Temos dois modelos de cinema: um vagabundo em sua tentativa
de reprodução da decupagem clássica,
cuja prática um tanto primitiva o coloca em estágio
pré-Vera Cruz e Maristela, outro com pontos de
contato com a estética moderna, não sem
ecos da gênese da Nouvelle Vague, com trechos
que nos remete ao primeiro Louis Malle (Ascensor
para o Cadafalso). A convivência entre o velho
e o novo são gerados pelo contexto. Vidas
Nuas foi rodado em 1962, abandonado com a falência
dos produtores, depois montado por Silvio Renaldi em
1967, não sem antes receber cenas adicionais
feitas por Galante. A filmagem original, cujos conflitos
giram em torno de um polígono afetivo envolvendo
personagens da burguesia paulistana (todos em crise,
impotentes e entediados), são estéticamente
anacrônicas.
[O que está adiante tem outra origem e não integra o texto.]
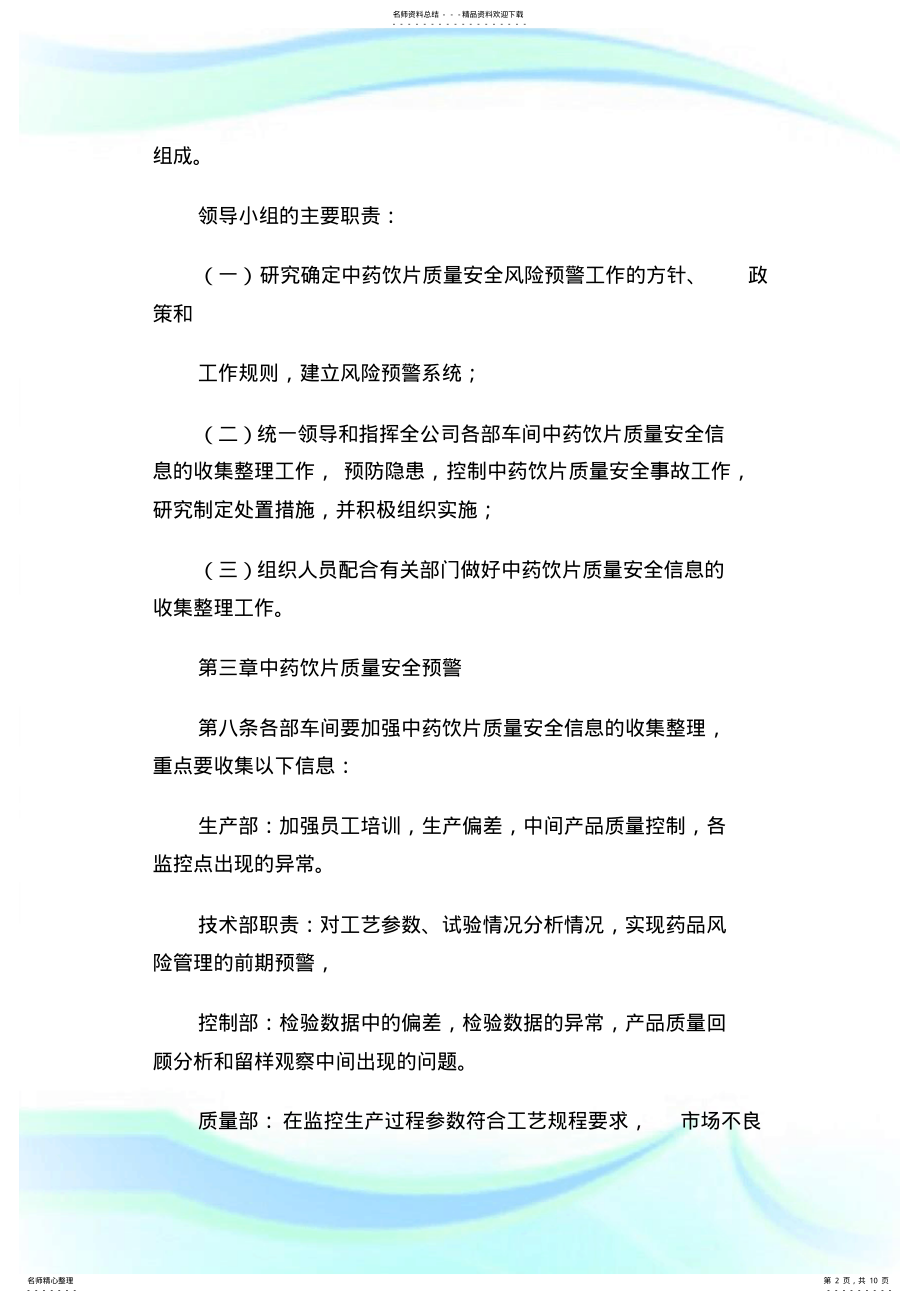 2022年中药饮片质量安全风险预警方案.doc .pdf_第2页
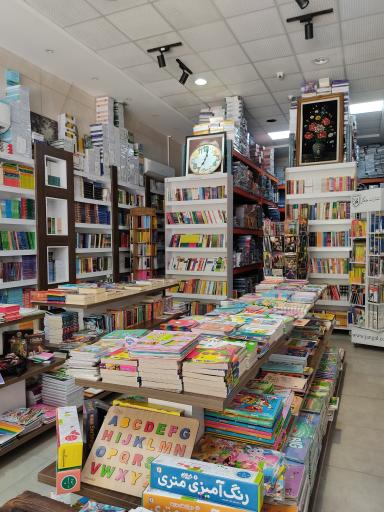 عکس کتابفروشی شهر راز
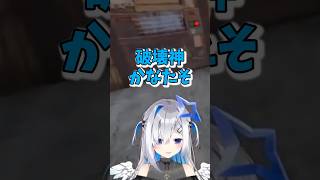 タレットを自壊する、かなたんが可愛すぎた【天音かなた/ホロライブ/RUST】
Com exceção de uma
passagem, realmente impactante, com vários ângulos
de uma mulher em sua relação com um relógio
(com o tempo), que pode nos conduzir a O Ano Passado
em Marienbad, de Alian Resnais, o restante é
uma coleção de erros (de eixo, inclusive).
Já as tomadas de passagens urbanas e imagens
do mar, feitas por Galante e inseridas por Renoldi,
valorizam a localização espacial da ação
e a valorização de instantes autônomos,
que não avançam a narrativa, não
tem funcionalidade para seu entendimento, apenas existem
em si mesmas.
Esses dois tempos condensados em uma linha de ações,
o da filmagem em 1962 e o da montagem em 1967, colocam
em atrito com os contextos históricos da captação
e do lançamento. Isso é exemplar em um
diálogo no qual um intelectual, consciente de
sua condição de decadência enquanto
figura social, fala sobre o fim de um período
e de uma classe social, a burguesia. O personagem fala
do Brasil de 1961-1962, com sede de transformações,
mas só é ouvido três anos após
o golpe militar, já às vésperas
do encurtamento das rédeas, via AI-5. Ouvi-lo
no Brasil de 2004, após oito anos de um intelectual
no poder e ano e meio após a posse de um ex-operário,
não deixa de ser sintoma de como, em pouco mais
de 40 anos, os discursos vão e voltam ciclicamente,
assim como os modelos estéticos hegemônicos.
Vidas Nuas é um exemplo de como um mesmo
filme pode incorporar, circunstancialmente, diferentes
condições de produção e
linguagem distintas para atender certa demanda. Estão
lá o cinema de estúdio e o cinema da vida.
Estão lá o Brasil pré-promessas
de reformas de base e o Brasil cheio de ceticismo pré-superlotações
dos porões. Estão lá também
o Ody Fraga pré-Boca do Lixo e o Antonio Galante
da Boca, mas antes dela, com o posteriormente multiplicado
procedimento de extrair qualquer coisa de pedra.